ENTRIES PROVIDED
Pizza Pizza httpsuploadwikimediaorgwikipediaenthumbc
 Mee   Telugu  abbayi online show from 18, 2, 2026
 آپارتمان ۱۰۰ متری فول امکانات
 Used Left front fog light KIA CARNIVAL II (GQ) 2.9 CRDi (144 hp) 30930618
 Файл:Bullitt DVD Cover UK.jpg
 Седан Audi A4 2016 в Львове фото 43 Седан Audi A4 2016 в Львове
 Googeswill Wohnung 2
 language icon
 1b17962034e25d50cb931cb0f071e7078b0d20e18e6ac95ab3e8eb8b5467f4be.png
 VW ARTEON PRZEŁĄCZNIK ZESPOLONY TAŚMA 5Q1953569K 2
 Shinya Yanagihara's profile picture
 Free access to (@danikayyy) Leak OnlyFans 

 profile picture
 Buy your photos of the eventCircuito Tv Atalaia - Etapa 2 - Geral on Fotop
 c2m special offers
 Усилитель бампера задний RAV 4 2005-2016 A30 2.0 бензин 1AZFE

TASK DETAILS
Restate word for word each line of the data from the one with "Седан Audi A4 2016 в Львове фото" to the last, keeping both ends.

SOLUTION FOR THIS PROBLEM
 Седан Audi A4 2016 в Львове фото 43 Седан Audi A4 2016 в Львове
 Googeswill Wohnung 2
 language icon
 1b17962034e25d50cb931cb0f071e7078b0d20e18e6ac95ab3e8eb8b5467f4be.png
 VW ARTEON PRZEŁĄCZNIK ZESPOLONY TAŚMA 5Q1953569K 2
 Shinya Yanagihara's profile picture
 Free access to (@danikayyy) Leak OnlyFans 

 profile picture
 Buy your photos of the eventCircuito Tv Atalaia - Etapa 2 - Geral on Fotop
 c2m special offers
 Усилитель бампера задний RAV 4 2005-2016 A30 2.0 бензин 1AZFE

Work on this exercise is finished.